■ **CONSEGNA**
Ricopia dalla recensione di A Memoir Blue il passo compreso tra "Chi ha una mamma" e "a una consapevolezza.", estremi inclusi.

::: TESTO ESTRATTO :::

Chi ha una mamma è ricco e non lo sa…

Siamo bravi a fingere di aver dimenticato. Indossiamo un banale sorriso come se fosse una maschera a cui riusciamo perfino ad abituarci, per poi nascondere la polvere sotto il tappeto credendo che sia giusto. Qualsiasi nostra azione, però, trascina con sé quei ricordi che continuano a dilaniarci. Possiamo essere dei bravi attori durante il giorno, ma non possiamo ingannare la nostra mente; qualsiasi pensiero che cerchiamo di scacciare via si presenterà in sogno.

I ricordi, le paure, le sensazioni viscerali emergono prepotentemente negli incubi, quelli che non hanno pietà di noi e ci sbattono in faccia ciò che davvero c’è nella nostra anima. Altri sogni sono quasi rivelatori, dei veri e propri viaggi che cercano di farci arrivare a una consapevolezza.

A Memoir Blue, ultima creatura di Annapurna Interactive, è una di quelle brevi esperienze in grado di farci riflettere con una delicatezza straordinaria. Forse fin troppa. La vita di Miriam, la protagonista, è un groviglio di sofferenze mascherate da una scrittura timida, come se fosse una flebile fiamma. La sua storia viene raccontata come lo farebbe una madre: con una profonda sincerità, seppur accuratamente dosata per non ferire inutilmente. È un’avventura intuitiva che ci permette di captare determinati avvenimenti, senza mai averne effettivamente una conferma ben definita.

Una giovane donna sommersa dagli stessi ricordi che un tempo la rendevano felice.

Subentra quindi un circolo vizioso di pensieri misto a immedesimazioni spesso personali. Le numerose medaglie ottenute dalla protagonista corrispondono ai finti traguardi che abbiamo ottenuto per essere accettati. I traumi di una vita sono immediatamente collegabili alla violenza psicologica di un padre. Ebbene, la voglia di scrivere un vero e proprio approfondimento su questo gioco è davvero tanta, ma a quel punto rischieremmo di svelarvi tutti i retroscena importanti.

Il motivo preciso per cui dobbiamo evitare è molto semplice: A Memoir Blue dura solo un’ora. Un lasso di tempo così breve è cruciale per far scattare il fattore ‘wow’ ed empatizzare appieno con la storia di questa giovane donna. Come avrete intuito, Miriam è un’atleta che ha permesso alla sua più grande passione di diventare pesante quanto un macigno. Le vere motivazioni, nonché i ricordi più profondi, giacciono dove il suo cuore ha deciso di restare: sott’acqua. Ed è lì, attraverso un sogno straordinariamente vivido, che la sua mente decide di portarla senza permettere obiezioni.

::: DATI RIPORTATI :::

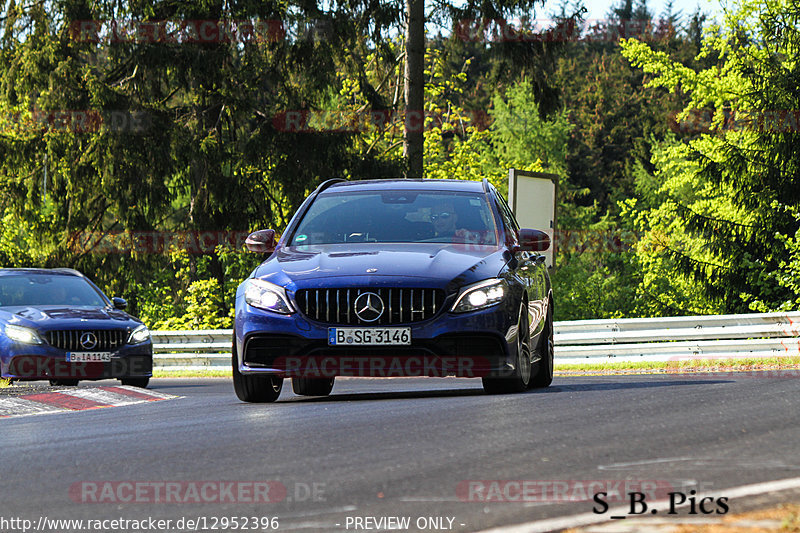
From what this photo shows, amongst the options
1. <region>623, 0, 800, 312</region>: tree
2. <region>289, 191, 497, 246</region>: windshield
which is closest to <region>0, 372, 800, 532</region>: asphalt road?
<region>289, 191, 497, 246</region>: windshield

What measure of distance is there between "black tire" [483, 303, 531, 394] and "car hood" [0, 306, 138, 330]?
287 inches

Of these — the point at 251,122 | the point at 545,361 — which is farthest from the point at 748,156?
the point at 545,361

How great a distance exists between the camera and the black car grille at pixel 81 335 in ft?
53.7

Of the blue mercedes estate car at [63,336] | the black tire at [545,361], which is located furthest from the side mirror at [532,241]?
the blue mercedes estate car at [63,336]

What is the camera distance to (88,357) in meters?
16.5

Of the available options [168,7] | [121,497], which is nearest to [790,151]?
[168,7]

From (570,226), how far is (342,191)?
189 feet

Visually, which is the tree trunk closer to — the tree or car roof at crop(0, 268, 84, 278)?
the tree

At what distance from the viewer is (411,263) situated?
33.0 feet

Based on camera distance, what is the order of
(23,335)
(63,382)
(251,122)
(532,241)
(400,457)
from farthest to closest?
(251,122) < (63,382) < (23,335) < (532,241) < (400,457)

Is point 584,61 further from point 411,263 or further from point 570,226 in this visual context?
point 411,263

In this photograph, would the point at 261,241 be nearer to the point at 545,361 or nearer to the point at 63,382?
the point at 545,361

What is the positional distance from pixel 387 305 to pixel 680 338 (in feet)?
36.7

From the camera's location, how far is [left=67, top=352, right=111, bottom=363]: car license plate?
1642cm
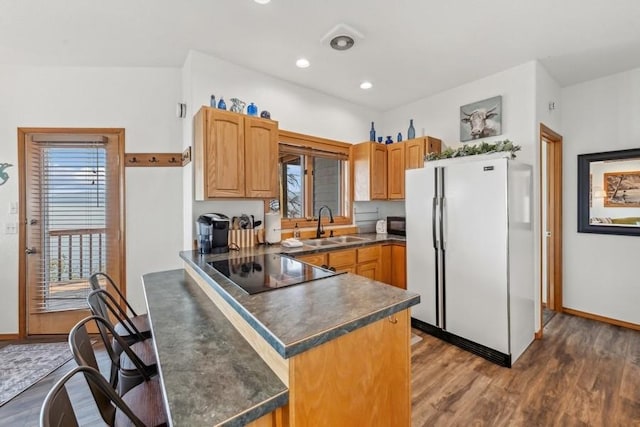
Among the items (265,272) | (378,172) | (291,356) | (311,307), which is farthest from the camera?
(378,172)

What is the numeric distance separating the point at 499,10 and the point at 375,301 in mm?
2424

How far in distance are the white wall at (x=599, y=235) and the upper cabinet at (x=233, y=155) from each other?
3.59 meters

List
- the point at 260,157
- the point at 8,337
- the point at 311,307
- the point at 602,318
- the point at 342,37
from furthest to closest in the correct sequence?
the point at 602,318
the point at 8,337
the point at 260,157
the point at 342,37
the point at 311,307

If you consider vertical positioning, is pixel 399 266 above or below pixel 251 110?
below

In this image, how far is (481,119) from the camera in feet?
11.4

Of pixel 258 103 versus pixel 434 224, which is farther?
pixel 258 103

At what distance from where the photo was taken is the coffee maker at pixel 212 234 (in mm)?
2641

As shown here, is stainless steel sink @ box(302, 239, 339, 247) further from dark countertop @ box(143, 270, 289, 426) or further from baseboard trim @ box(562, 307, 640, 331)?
baseboard trim @ box(562, 307, 640, 331)

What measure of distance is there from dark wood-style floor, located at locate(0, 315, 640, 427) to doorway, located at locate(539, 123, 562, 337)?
32.1 inches

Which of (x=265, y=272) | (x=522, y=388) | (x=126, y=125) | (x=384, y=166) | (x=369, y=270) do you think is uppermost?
(x=126, y=125)

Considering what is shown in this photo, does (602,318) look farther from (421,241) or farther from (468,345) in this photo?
(421,241)

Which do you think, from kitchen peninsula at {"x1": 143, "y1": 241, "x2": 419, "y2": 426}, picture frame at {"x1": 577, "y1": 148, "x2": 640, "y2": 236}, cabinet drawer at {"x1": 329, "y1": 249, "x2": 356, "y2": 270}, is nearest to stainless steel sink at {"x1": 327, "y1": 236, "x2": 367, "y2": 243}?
cabinet drawer at {"x1": 329, "y1": 249, "x2": 356, "y2": 270}

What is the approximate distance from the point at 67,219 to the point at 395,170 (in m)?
3.92

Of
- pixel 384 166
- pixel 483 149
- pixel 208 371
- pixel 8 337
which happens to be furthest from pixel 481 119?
pixel 8 337
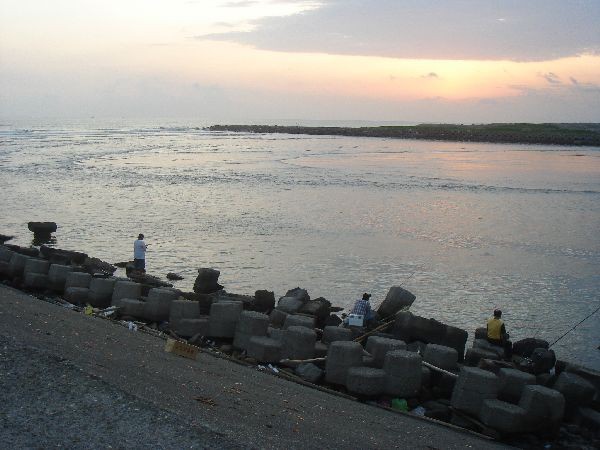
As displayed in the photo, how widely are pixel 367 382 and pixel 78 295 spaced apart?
7.07 m

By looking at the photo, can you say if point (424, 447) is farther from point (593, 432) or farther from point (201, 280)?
point (201, 280)

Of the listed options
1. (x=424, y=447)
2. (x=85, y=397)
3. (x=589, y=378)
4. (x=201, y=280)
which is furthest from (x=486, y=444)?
(x=201, y=280)

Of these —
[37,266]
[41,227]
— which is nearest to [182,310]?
[37,266]

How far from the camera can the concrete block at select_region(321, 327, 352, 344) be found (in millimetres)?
11211

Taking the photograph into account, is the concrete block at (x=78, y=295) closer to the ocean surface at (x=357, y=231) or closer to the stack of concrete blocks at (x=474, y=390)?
the ocean surface at (x=357, y=231)

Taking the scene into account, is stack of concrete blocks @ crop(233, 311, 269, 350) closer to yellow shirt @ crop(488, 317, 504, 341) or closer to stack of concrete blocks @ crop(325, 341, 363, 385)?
stack of concrete blocks @ crop(325, 341, 363, 385)

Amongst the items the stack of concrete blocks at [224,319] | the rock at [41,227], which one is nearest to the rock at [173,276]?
the stack of concrete blocks at [224,319]

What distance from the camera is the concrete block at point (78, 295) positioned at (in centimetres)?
1366

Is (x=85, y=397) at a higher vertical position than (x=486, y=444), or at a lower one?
higher

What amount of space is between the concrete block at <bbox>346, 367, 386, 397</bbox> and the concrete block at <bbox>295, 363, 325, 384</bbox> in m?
0.59

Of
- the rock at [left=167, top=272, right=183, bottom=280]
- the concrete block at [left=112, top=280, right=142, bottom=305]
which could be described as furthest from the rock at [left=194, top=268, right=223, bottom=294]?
the rock at [left=167, top=272, right=183, bottom=280]

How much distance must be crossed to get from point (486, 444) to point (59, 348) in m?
5.47

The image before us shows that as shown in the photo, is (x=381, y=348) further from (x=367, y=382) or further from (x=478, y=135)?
(x=478, y=135)

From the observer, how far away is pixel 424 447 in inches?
290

:::

■ **RISPOSTA**
Chi ha una mamma è ricco e non lo sa…

Siamo bravi a fingere di aver dimenticato. Indossiamo un banale sorriso come se fosse una maschera a cui riusciamo perfino ad abituarci, per poi nascondere la polvere sotto il tappeto credendo che sia giusto. Qualsiasi nostra azione, però, trascina con sé quei ricordi che continuano a dilaniarci. Possiamo essere dei bravi attori durante il giorno, ma non possiamo ingannare la nostra mente; qualsiasi pensiero che cerchiamo di scacciare via si presenterà in sogno.

I ricordi, le paure, le sensazioni viscerali emergono prepotentemente negli incubi, quelli che non hanno pietà di noi e ci sbattono in faccia ciò che davvero c’è nella nostra anima. Altri sogni sono quasi rivelatori, dei veri e propri viaggi che cercano di farci arrivare a una consapevolezza.